▶ **Estratto del documento**
+ + +

MIRKO BELLORA
L'EREMO E LA STRADA
IL CORVO DI ELIA
(Dall’informatore parrocchiale - settembre 2002)
Il tema della preghiera ci accompagnerà e ci
“inquieterà” in questo anno pastorale:
è stato scelto come tema prioritario dalla nostra Diocesi,
in attesa del programma pastorale del nostro nuovo card. Dionigi
Tettamanzi.
Un giovane monaco chiese a un padre del deserto: “Abba,
dimmi qual è l’opera più difficile del
monaco” e l’altro rispose: “Dimmi tu quale
pensi che sia”. Il giovane monaco disse: “Forse la
vita comune”, ma l’abba rispose: “No, no,
figliolo prima o poi gli uomini, per cattivi che siano, a forza
di stare insieme, si vogliono bene”. Il giovane monaco
riprese: “Forse la castità?” “No,
figliolo, tu senti la castità come un problema grosso
perché hai vent’anni, ma aspetta ancora qualche anno
e tutto declinerà, tutto si acquieterà”.
“Forse la teologia, studiare Dio, parlare di Dio?”.
“No, figliolo, guardati intorno: quanti ecclesiastici
parlano di Dio dalla mattina alla sera! E’ tanto facile
parlare di Dio!”. “A questo punto dimmelo tu, abba,
qual è l’opera più difficile del
monaco!”. Gli rispose: “E’ pregare, pregare
dando del tu a Dio, dirgli Padre”.
La preghiera: stare con il Signore a tu per tu, in silenzio, in
ascolto, in amore.
La preghiera: anima segreta, pozzo inesauribile della vita
cristiana.
La preghiera: gesto e scelta che scolpisce il volto e il cuore
del cristiano.
La preghiera: pellegrinaggio quotidiano incontro al mistero di
Dio.
La preghiera non ha giustificazioni, come non ne ha l’amore
... ha una sola ragione: la certezza di essere amati da un Dio
che ci cerca, ci insegue, “ci fa la corte”.

+ + +

▶ **Record**
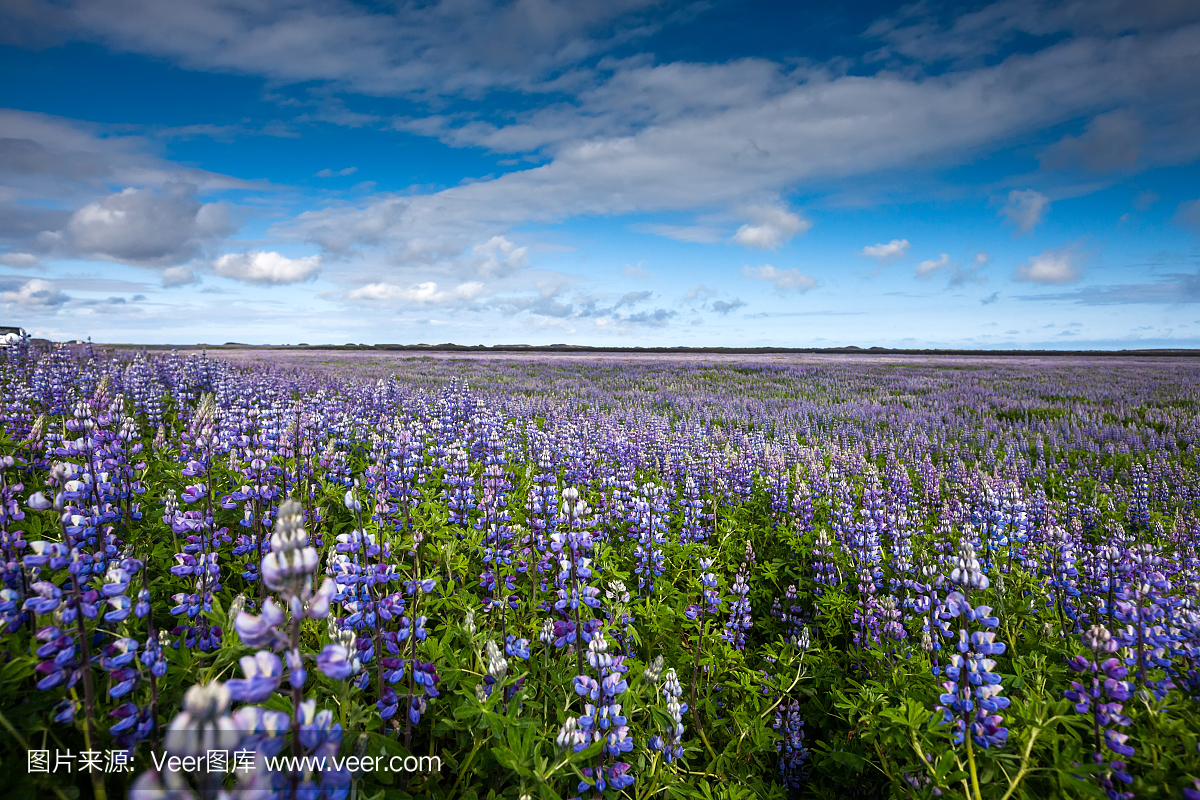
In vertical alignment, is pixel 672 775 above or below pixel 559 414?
below

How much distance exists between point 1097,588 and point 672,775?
380cm

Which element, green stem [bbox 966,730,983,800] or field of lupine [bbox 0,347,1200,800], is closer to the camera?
field of lupine [bbox 0,347,1200,800]

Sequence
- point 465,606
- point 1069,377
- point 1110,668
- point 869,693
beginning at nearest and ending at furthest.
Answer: point 1110,668 < point 869,693 < point 465,606 < point 1069,377

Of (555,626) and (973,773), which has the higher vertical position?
(555,626)

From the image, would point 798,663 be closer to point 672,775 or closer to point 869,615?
point 869,615

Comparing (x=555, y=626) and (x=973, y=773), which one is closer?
(x=973, y=773)

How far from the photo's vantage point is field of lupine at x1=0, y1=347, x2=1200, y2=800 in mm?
1892

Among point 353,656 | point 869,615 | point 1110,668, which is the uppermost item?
point 353,656

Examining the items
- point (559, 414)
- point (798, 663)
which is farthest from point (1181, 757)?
point (559, 414)

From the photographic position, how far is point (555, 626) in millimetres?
2895

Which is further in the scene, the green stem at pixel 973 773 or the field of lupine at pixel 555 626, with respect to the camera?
the green stem at pixel 973 773

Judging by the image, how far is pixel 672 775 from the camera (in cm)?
263

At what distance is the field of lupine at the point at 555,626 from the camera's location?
1.89 metres

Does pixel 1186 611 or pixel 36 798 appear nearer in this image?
pixel 36 798
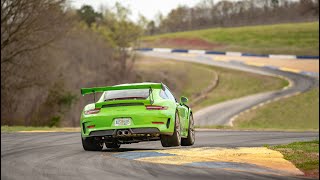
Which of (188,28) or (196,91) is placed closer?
(196,91)

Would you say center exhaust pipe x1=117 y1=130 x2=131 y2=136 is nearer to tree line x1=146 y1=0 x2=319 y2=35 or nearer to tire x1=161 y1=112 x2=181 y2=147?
tire x1=161 y1=112 x2=181 y2=147

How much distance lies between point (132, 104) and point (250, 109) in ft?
121

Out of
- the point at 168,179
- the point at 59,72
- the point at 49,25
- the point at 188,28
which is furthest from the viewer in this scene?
the point at 188,28

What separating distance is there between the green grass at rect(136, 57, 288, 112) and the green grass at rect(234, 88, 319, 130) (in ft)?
21.5

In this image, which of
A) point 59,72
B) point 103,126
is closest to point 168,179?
point 103,126

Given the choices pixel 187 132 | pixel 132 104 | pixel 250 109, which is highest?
pixel 132 104

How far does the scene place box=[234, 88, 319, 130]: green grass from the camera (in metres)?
43.9

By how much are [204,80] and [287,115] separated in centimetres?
1945

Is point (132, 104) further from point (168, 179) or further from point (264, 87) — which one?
point (264, 87)

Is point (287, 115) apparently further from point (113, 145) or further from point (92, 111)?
point (92, 111)

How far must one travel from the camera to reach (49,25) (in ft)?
121

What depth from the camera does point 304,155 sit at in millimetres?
11320

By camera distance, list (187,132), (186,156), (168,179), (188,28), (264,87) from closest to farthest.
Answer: (168,179) < (186,156) < (187,132) < (264,87) < (188,28)

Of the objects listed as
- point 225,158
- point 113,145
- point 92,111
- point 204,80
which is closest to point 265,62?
point 204,80
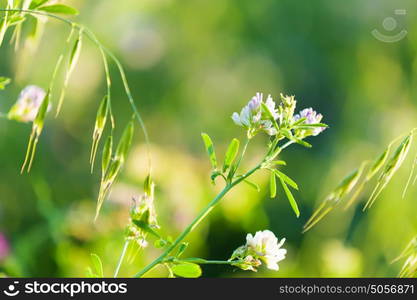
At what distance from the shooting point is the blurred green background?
66.0 inches

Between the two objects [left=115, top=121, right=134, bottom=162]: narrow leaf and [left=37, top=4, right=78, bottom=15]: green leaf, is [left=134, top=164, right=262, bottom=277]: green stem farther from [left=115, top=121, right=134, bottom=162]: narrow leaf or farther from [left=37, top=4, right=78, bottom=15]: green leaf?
[left=37, top=4, right=78, bottom=15]: green leaf

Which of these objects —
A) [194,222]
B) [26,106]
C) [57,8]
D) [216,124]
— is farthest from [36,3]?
[216,124]

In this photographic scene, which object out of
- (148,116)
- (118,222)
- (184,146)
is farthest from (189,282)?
(148,116)

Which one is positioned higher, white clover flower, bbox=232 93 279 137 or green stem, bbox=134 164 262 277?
white clover flower, bbox=232 93 279 137

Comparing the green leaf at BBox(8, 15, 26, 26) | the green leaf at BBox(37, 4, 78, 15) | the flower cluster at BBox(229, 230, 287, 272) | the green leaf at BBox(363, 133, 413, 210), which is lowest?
the flower cluster at BBox(229, 230, 287, 272)

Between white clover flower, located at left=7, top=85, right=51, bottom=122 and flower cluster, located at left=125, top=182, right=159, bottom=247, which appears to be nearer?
flower cluster, located at left=125, top=182, right=159, bottom=247

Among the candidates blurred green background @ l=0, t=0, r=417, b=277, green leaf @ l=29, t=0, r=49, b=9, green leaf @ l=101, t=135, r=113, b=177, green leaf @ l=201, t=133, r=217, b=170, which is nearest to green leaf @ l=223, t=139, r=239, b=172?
green leaf @ l=201, t=133, r=217, b=170

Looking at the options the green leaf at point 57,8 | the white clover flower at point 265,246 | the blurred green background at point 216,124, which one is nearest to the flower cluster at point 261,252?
the white clover flower at point 265,246

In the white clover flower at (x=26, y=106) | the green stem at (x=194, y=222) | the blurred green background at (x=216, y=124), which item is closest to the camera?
the green stem at (x=194, y=222)

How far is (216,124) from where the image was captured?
2.34m

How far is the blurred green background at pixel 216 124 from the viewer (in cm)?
168

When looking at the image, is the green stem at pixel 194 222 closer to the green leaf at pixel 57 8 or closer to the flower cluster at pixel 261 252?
the flower cluster at pixel 261 252

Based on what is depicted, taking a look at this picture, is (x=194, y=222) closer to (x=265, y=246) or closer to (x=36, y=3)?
(x=265, y=246)

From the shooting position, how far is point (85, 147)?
90.5 inches
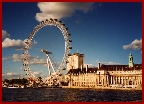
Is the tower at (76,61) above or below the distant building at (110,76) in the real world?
above

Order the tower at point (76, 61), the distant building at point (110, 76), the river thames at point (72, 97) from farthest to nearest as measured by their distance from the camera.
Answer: the tower at point (76, 61) → the distant building at point (110, 76) → the river thames at point (72, 97)

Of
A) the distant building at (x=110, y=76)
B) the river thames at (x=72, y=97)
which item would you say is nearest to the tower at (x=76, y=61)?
the distant building at (x=110, y=76)

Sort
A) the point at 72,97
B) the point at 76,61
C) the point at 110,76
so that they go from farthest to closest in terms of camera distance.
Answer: the point at 76,61, the point at 110,76, the point at 72,97

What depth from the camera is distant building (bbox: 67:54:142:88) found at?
75.4m

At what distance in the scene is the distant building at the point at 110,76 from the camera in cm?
7544

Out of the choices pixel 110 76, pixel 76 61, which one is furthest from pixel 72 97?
pixel 76 61

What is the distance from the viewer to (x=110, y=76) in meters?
80.0

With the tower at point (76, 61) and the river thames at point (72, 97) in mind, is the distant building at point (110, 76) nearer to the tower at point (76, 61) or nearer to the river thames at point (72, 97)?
the tower at point (76, 61)

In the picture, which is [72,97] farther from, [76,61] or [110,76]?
[76,61]

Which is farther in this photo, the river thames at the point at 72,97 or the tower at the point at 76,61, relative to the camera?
the tower at the point at 76,61

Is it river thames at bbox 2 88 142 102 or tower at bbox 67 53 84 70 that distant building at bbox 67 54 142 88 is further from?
river thames at bbox 2 88 142 102

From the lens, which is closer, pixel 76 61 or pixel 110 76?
pixel 110 76

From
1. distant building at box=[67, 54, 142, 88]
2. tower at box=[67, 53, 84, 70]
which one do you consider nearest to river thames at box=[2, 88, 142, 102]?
distant building at box=[67, 54, 142, 88]

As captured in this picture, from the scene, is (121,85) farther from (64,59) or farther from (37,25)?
(37,25)
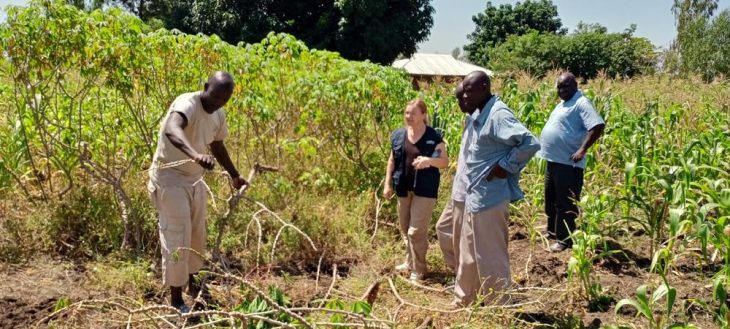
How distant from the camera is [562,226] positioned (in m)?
5.34

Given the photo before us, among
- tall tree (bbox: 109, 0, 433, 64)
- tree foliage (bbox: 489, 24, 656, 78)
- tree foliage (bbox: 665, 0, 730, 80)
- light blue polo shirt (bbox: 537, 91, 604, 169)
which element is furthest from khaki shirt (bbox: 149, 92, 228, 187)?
tree foliage (bbox: 665, 0, 730, 80)

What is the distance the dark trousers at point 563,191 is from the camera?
5.18 metres

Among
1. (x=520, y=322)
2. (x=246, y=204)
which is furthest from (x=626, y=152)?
(x=246, y=204)

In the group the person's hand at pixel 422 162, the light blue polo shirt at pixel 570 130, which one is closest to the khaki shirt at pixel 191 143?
the person's hand at pixel 422 162

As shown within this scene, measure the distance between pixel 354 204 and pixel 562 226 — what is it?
191 centimetres

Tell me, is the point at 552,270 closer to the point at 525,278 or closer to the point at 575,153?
the point at 525,278

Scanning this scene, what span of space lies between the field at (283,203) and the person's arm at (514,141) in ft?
2.54

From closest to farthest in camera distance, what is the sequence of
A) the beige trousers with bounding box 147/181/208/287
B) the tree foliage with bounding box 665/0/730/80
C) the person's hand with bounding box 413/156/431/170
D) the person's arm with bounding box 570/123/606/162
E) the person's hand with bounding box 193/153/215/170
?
the person's hand with bounding box 193/153/215/170, the beige trousers with bounding box 147/181/208/287, the person's hand with bounding box 413/156/431/170, the person's arm with bounding box 570/123/606/162, the tree foliage with bounding box 665/0/730/80

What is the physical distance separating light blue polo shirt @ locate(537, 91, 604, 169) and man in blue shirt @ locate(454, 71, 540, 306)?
1.73m

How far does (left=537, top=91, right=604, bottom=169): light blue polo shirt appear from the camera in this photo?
201 inches

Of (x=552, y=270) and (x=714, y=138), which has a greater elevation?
(x=714, y=138)

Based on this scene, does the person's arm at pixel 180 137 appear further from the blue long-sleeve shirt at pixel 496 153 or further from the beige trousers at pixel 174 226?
the blue long-sleeve shirt at pixel 496 153

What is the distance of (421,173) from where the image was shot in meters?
4.44

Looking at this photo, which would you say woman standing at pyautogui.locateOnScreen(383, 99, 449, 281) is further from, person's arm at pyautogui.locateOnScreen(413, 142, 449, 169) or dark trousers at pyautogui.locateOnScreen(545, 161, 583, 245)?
dark trousers at pyautogui.locateOnScreen(545, 161, 583, 245)
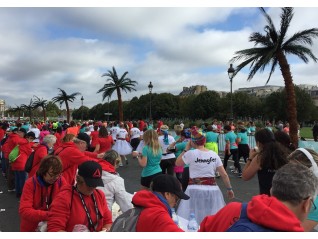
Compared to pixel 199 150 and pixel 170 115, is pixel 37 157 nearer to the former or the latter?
pixel 199 150

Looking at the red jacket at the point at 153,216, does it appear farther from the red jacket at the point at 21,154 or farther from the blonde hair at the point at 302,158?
the red jacket at the point at 21,154

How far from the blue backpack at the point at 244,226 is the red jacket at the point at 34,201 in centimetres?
216

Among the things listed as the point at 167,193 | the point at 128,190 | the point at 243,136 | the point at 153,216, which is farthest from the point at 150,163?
the point at 243,136

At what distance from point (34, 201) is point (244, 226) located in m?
2.52

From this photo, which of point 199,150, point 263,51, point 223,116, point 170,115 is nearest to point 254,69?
point 263,51

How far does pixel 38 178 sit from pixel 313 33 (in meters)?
13.7

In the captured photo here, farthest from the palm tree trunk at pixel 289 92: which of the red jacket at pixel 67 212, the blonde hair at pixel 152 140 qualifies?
the red jacket at pixel 67 212

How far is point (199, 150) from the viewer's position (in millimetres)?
5230

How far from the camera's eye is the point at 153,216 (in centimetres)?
220

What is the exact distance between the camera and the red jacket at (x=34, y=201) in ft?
11.0

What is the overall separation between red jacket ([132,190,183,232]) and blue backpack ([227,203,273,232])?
1.45 ft

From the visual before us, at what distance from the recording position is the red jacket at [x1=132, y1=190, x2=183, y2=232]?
2148 mm

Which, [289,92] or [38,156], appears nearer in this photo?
[38,156]

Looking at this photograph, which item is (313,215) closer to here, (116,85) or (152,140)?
(152,140)
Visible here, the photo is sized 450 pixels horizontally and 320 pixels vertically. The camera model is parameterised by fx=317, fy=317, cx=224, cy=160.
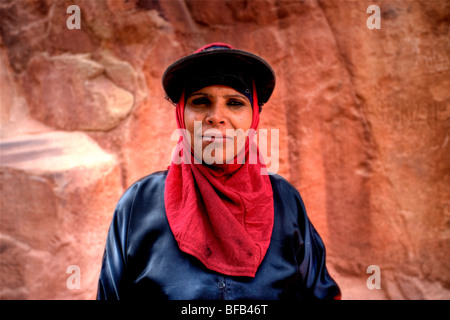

+ + +

▶ **Consegne**
a) Ricopia dal testo sulla preghiera il passo che va da "Il tema della" a "Tettamanzi.", senza alcuna modifica.
b) Continua il testo sulla preghiera a partire dalla sua ultima frase.

▶ **Risposte**
a)
Il tema della preghiera ci accompagnerà e ci
“inquieterà” in questo anno pastorale:
è stato scelto come tema prioritario dalla nostra Diocesi,
in attesa del programma pastorale del nostro nuovo card. Dionigi
Tettamanzi.

b)
La preghiera, come l’amore, è estasi e tormento,
gratuità, fedeltà, creatività, ricerca,
scoperta, desiderio, passione.
Ma è anche “opera difficile”, impegno,
nascondimento, svelamento, nella nudità del proprio
essere.
Come non si finisce di imparare ad amare, così non si
finisce di imparare a pregare. Si rimane sempre alunni,
discepoli, in povertà e in umiltà.
Discepoli: cercheremo di essere così in questo nuovo anno
pastorale, per imparare a “Stare con il Signore”.
Discepoli che hanno il coraggio di desiderare, cercare, trovare
del tempo per starsene un po’ in disparte. Non ritagli di
tempo, ma un tempo dedicato, nuovo, fresco, come quello degli
innamorati.
La parola di Dio fu rivolta ad Elia: “Parti di qui, va
verso oriente e sta in disparte presso il torrente Charit. Tu
berrai dal torrente e io stesso ho disposto che il corvo ti
procuri il cibo!”. Elia partì e fece secondo le
parole di Dio. Andò presso il torrente e un corvo gli
portava pane al mattino e carne alla sera. Egli poi beveva dal
torrente. (1Re 17)
Stare un po’ in disparte ... come faceva Gesù,
sempre “assediato” da tanta gente, quando teneva
sempre una barca pronta per passare all’altra riva, quando
saliva sul monte solo a pregare ... E’ stata la sua forza,
il suo segreto.
Stare un po’ in disparte, fare un po’ di deserto
nella città, nel proprio cuore per ascoltare il Vangelo
con cuore di bambino, per imparare a guardare con occhi di gufo,
a volare su ali d’aquila.
Lo scopo che si intende raggiungere non è solo un recupero
della preghiera, quasi un banale richiamo a tornare a pregare, ma
quello di offrire un insieme organico di proposte che aiutino le
comunità e i singoli a porsi davanti al Signore, a stare
con Lui, per essere da Lui inviati. In questo senso parliamo di
pastorale della preghiera, intendendo con questo termine una
proposta organica che abbraccia alcune mete precise, gli
itinerari per raggiungere tali mete e anche gli strumenti
operativi essenziali. (Arcidiocesi di Milano, Stare con il
Signore, Lavorare insieme, Strumento di lavoro per l’anno
pastorale 2002-2003)
Un anno per imparare a pregare: un grande dono, una grande
chance. Ne vale la pena … e nessuno di noi dica: mi manca
il tempo… Forse ci manca l’amore.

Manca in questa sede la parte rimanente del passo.